Because the memory space for an array reference member variable is allocated by the AI Engine compiler, the location constraint can be applied to constrain the memory location of these arrays, as shown in the following example code. The REGISTER_PARAMETER macro allows kernel::create_object to create a parameter handle for an array reference member variable, like k1.param[0] and k2.param[0], and the location<parameter> constraint can be applied.

//graph.h
...
class mygraph : public graph
{
...
    mygraph()
    {
        k1 = kernel::create_object<FIR>(std::vector<int>({ 180, 89, -80, -391, -720, -834, -478, 505, 2063, 3896, 5535, 6504 }), 8);
        ...
        k2 = kernel::create_object<FIR>(std::vector<int>({ -21, -249, 319, -78, -511, 977, -610, -844, 2574, -2754, -1066, 18539 }), 8);
        ...

        location<parameter>(k1.param[0]) = address(…);
        location<parameter>(k2.param[0]) = bank(…);
    }
};

The C++ kernel class header files and the C++ kernel function template (see C++ Template Support) should not contain single-core specific intrinsic APIs and pragmas.

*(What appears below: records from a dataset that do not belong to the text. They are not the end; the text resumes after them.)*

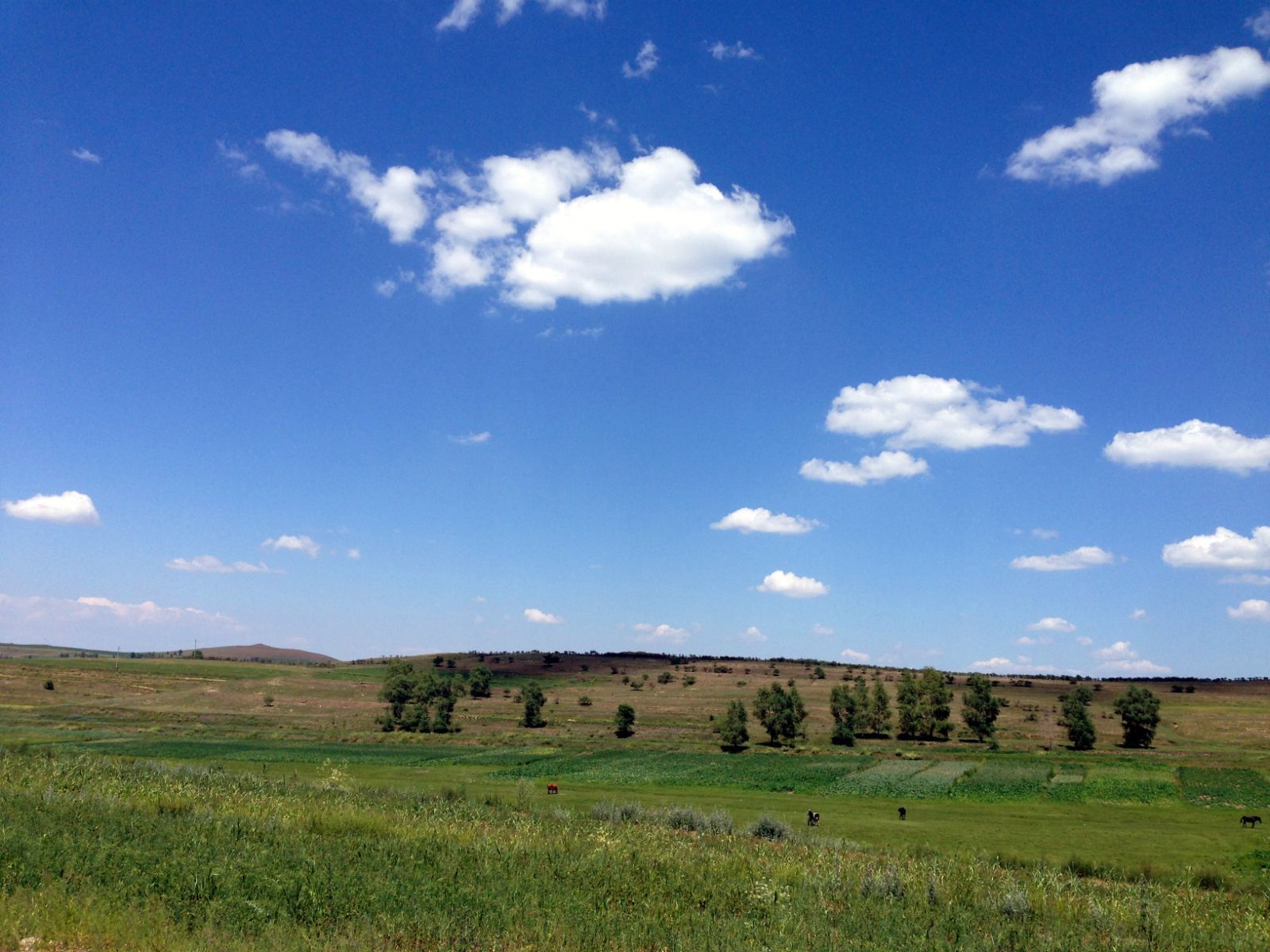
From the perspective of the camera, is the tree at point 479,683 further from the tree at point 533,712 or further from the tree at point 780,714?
the tree at point 780,714

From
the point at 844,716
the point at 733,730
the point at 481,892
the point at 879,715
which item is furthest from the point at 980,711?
the point at 481,892

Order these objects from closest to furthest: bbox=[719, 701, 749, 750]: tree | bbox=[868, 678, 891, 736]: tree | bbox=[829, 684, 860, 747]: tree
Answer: bbox=[719, 701, 749, 750]: tree, bbox=[829, 684, 860, 747]: tree, bbox=[868, 678, 891, 736]: tree

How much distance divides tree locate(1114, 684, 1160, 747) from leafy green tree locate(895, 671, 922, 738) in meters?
28.1

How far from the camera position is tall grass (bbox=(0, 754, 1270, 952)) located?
36.8 feet

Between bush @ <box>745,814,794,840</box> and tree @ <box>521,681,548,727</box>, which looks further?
tree @ <box>521,681,548,727</box>

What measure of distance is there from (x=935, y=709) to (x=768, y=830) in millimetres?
103146

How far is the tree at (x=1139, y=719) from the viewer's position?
11200 cm

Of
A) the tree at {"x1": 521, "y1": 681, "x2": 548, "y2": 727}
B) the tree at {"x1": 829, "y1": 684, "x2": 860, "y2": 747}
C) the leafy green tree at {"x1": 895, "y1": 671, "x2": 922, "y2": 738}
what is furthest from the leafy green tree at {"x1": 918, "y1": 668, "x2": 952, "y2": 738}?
the tree at {"x1": 521, "y1": 681, "x2": 548, "y2": 727}

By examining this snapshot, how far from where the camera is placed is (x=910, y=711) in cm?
12156

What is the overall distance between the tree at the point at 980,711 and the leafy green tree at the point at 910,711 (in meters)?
6.82

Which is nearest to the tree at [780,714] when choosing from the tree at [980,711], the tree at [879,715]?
the tree at [879,715]

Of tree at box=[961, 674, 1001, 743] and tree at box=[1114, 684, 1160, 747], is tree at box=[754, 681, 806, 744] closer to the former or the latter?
tree at box=[961, 674, 1001, 743]

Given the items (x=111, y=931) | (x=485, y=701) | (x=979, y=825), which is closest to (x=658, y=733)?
(x=485, y=701)

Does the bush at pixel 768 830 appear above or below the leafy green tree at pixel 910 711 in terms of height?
above
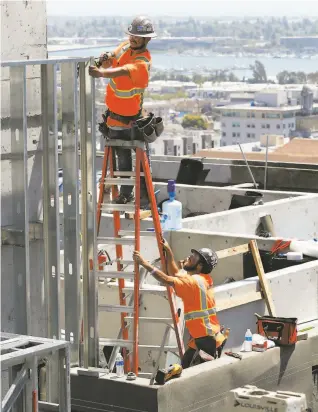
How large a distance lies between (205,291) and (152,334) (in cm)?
214

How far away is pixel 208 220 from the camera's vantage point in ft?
62.5

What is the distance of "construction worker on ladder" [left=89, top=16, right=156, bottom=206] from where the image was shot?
12.5 metres

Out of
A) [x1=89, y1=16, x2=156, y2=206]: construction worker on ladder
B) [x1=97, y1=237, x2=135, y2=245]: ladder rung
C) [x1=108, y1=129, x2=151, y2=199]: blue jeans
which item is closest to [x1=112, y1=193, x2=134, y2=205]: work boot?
[x1=108, y1=129, x2=151, y2=199]: blue jeans

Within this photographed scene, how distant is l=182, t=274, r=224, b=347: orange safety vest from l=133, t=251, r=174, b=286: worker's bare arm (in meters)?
0.31

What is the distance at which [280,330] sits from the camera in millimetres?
13031

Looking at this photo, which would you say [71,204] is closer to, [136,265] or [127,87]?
[136,265]

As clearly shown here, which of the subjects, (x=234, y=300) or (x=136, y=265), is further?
(x=234, y=300)

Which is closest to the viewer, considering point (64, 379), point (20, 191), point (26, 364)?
point (26, 364)

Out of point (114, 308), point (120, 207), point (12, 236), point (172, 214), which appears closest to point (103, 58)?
point (120, 207)

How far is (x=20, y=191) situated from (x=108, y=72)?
1602mm

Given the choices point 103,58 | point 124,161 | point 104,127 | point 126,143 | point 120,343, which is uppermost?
point 103,58

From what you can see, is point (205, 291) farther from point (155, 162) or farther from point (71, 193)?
point (155, 162)

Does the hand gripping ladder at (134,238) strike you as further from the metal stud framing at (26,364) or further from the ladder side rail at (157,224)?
the metal stud framing at (26,364)

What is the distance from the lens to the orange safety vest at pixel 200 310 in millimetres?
12070
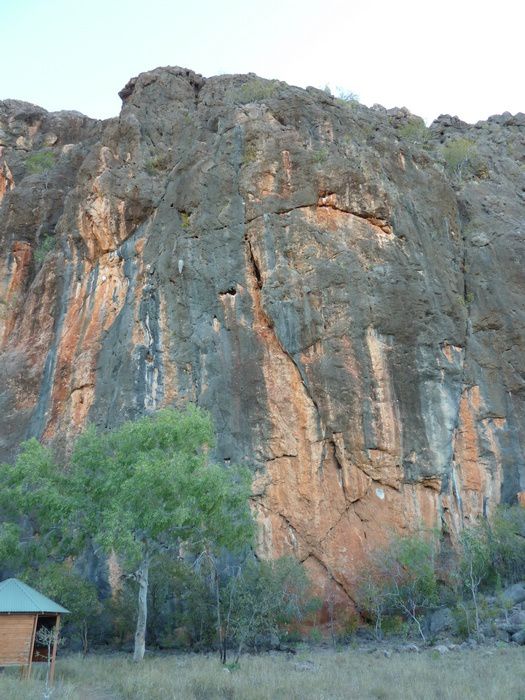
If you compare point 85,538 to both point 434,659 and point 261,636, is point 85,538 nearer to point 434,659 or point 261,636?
point 261,636

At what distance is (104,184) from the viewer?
103 feet

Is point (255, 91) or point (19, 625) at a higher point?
point (255, 91)

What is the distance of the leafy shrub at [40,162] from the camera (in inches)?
1554

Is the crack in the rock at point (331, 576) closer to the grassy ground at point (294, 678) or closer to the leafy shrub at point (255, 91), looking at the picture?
the grassy ground at point (294, 678)

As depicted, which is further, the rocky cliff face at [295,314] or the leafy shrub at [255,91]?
the leafy shrub at [255,91]

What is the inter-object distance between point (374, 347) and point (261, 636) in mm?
12170

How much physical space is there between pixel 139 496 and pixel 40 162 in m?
30.8

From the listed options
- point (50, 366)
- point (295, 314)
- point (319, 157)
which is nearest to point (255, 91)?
point (319, 157)

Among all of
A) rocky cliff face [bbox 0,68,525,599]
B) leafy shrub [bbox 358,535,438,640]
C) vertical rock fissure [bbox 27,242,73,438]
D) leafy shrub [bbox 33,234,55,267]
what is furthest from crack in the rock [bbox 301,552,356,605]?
leafy shrub [bbox 33,234,55,267]

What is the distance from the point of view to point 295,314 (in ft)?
86.6

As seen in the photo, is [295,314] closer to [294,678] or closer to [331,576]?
[331,576]

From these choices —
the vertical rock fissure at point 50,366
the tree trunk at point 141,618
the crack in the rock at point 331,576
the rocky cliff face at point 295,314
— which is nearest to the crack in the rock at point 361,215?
the rocky cliff face at point 295,314

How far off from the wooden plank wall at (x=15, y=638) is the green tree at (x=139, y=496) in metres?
2.50

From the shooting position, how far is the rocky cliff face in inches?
976
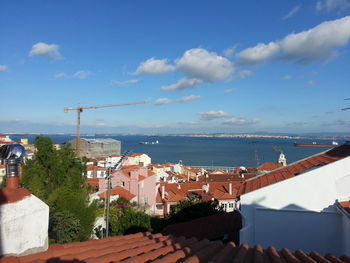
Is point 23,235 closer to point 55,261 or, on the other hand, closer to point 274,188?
Result: point 55,261

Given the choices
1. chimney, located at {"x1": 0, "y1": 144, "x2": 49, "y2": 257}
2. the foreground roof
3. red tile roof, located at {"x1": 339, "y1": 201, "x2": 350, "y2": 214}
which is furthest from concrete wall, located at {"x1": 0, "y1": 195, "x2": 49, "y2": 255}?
red tile roof, located at {"x1": 339, "y1": 201, "x2": 350, "y2": 214}

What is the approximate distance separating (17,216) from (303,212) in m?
6.91

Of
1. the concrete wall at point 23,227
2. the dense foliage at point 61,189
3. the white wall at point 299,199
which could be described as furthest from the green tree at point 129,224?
the concrete wall at point 23,227

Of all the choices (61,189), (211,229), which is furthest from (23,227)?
(61,189)

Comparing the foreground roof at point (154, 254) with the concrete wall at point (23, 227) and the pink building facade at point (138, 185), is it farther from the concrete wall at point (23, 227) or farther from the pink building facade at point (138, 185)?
the pink building facade at point (138, 185)

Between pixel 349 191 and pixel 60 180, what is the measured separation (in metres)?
15.5

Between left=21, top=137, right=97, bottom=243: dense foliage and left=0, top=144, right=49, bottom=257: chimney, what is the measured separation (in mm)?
8824

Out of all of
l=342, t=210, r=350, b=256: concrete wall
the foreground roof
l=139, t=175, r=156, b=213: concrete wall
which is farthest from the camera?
l=139, t=175, r=156, b=213: concrete wall

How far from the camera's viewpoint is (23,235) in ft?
10.4

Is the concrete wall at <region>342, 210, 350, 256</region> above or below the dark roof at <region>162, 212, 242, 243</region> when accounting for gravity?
above

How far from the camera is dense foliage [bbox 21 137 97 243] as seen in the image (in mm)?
11695

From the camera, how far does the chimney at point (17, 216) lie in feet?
9.90

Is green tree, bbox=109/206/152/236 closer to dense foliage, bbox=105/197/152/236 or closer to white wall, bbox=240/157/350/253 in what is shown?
dense foliage, bbox=105/197/152/236

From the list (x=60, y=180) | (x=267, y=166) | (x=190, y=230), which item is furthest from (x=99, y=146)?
(x=190, y=230)
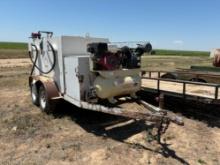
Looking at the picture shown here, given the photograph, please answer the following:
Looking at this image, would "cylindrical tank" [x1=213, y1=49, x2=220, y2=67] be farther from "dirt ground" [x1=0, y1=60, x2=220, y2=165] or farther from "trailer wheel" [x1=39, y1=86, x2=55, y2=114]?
"trailer wheel" [x1=39, y1=86, x2=55, y2=114]

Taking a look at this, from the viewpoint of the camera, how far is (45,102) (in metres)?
6.98

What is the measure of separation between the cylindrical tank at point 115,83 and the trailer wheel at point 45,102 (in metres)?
1.68

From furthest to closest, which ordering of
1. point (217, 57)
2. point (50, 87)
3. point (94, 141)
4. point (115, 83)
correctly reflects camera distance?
point (217, 57)
point (50, 87)
point (115, 83)
point (94, 141)

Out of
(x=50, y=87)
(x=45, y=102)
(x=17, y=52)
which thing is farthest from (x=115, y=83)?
(x=17, y=52)

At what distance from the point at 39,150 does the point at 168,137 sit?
8.80 ft

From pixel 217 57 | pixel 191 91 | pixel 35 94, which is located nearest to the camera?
pixel 191 91

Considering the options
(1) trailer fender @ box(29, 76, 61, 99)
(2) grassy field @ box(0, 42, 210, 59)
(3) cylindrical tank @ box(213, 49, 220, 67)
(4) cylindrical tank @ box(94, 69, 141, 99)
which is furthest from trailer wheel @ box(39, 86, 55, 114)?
(3) cylindrical tank @ box(213, 49, 220, 67)

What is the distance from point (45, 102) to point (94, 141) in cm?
227

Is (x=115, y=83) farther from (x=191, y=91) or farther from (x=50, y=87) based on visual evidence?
(x=191, y=91)

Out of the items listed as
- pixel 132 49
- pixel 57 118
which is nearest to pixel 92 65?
pixel 132 49

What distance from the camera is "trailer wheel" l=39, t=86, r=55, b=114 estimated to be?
6.79 m

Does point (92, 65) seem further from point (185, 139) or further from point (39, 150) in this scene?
point (185, 139)

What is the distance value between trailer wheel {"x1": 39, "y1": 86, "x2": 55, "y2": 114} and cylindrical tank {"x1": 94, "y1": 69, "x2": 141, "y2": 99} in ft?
5.50

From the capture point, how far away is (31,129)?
20.0 feet
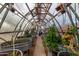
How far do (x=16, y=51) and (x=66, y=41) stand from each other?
0.77 feet

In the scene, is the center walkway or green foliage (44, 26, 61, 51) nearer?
the center walkway

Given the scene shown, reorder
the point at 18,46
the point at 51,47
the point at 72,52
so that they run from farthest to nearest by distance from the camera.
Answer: the point at 51,47 → the point at 18,46 → the point at 72,52

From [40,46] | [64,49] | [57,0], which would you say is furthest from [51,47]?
[57,0]

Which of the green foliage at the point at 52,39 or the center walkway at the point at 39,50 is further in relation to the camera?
the green foliage at the point at 52,39

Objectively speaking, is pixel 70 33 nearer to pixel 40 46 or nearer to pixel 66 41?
pixel 66 41

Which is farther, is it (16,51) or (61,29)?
(61,29)

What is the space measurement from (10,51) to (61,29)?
0.31 m

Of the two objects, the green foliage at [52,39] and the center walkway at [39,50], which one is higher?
the green foliage at [52,39]

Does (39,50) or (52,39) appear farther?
(52,39)

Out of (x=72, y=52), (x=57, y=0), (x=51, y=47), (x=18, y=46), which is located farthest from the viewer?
(x=51, y=47)

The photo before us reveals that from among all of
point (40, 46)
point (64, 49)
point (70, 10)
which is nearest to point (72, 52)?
point (64, 49)

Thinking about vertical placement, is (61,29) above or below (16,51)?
above

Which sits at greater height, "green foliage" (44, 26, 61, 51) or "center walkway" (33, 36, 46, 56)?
"green foliage" (44, 26, 61, 51)

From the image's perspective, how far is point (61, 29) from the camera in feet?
3.26
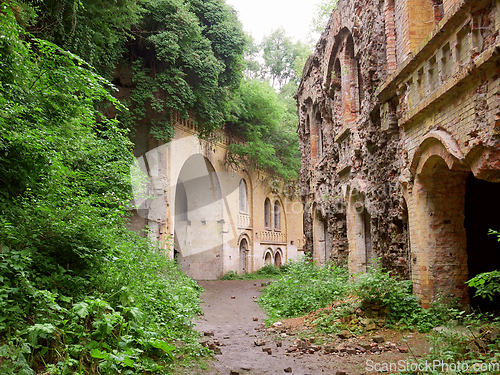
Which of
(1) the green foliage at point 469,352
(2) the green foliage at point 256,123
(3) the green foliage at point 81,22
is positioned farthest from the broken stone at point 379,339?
(2) the green foliage at point 256,123

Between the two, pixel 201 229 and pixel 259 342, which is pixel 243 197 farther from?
pixel 259 342

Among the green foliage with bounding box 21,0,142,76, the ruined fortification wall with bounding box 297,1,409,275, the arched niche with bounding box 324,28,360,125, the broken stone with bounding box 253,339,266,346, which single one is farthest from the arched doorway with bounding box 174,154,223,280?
the broken stone with bounding box 253,339,266,346

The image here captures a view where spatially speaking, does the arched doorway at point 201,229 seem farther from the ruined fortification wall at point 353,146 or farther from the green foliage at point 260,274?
the ruined fortification wall at point 353,146

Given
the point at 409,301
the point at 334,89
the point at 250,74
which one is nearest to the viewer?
the point at 409,301

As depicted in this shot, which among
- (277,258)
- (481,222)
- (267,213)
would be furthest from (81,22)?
(277,258)

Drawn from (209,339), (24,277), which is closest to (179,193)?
(209,339)

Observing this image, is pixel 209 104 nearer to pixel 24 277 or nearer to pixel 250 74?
pixel 24 277

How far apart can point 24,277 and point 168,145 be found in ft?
41.9

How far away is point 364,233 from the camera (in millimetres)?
10625

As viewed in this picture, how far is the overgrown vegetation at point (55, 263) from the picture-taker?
4000 mm

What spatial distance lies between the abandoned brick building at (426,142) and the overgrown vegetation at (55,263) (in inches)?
168

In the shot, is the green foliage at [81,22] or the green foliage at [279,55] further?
the green foliage at [279,55]

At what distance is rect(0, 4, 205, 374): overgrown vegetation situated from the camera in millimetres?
4000

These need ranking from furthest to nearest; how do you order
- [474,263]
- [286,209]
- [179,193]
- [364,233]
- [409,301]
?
[286,209] < [179,193] < [364,233] < [474,263] < [409,301]
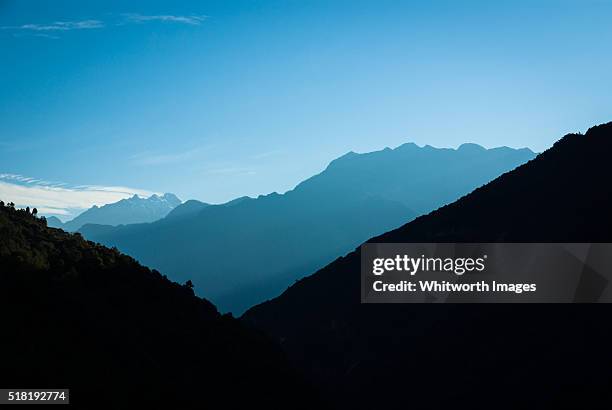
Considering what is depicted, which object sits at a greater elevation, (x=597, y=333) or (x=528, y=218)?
(x=528, y=218)

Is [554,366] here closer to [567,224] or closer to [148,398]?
[567,224]

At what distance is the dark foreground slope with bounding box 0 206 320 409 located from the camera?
32.2m

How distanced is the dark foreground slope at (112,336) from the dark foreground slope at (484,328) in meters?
26.8

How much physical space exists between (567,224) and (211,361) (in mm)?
65263

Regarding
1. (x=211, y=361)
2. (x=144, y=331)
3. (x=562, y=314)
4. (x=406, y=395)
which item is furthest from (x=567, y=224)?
(x=144, y=331)

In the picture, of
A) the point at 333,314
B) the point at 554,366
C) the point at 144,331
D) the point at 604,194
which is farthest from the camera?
the point at 333,314

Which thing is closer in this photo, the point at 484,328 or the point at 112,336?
the point at 112,336

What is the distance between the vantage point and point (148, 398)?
34.8 m

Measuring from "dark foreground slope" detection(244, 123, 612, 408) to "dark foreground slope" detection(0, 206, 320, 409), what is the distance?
26.8 metres

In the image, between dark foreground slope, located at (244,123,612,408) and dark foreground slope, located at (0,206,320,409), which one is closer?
dark foreground slope, located at (0,206,320,409)

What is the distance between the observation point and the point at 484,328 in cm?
8069

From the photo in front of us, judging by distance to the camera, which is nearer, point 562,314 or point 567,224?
point 562,314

This is the same programming guideline as writing regular C function kernels. This is because these header files are included in the graph header file and can be cross-compiled as part of the PS program. The Arm® cross-compiler cannot understand single-core intrinsic APIs or pragmas. Single-core specific programming content must be kept inside the source files.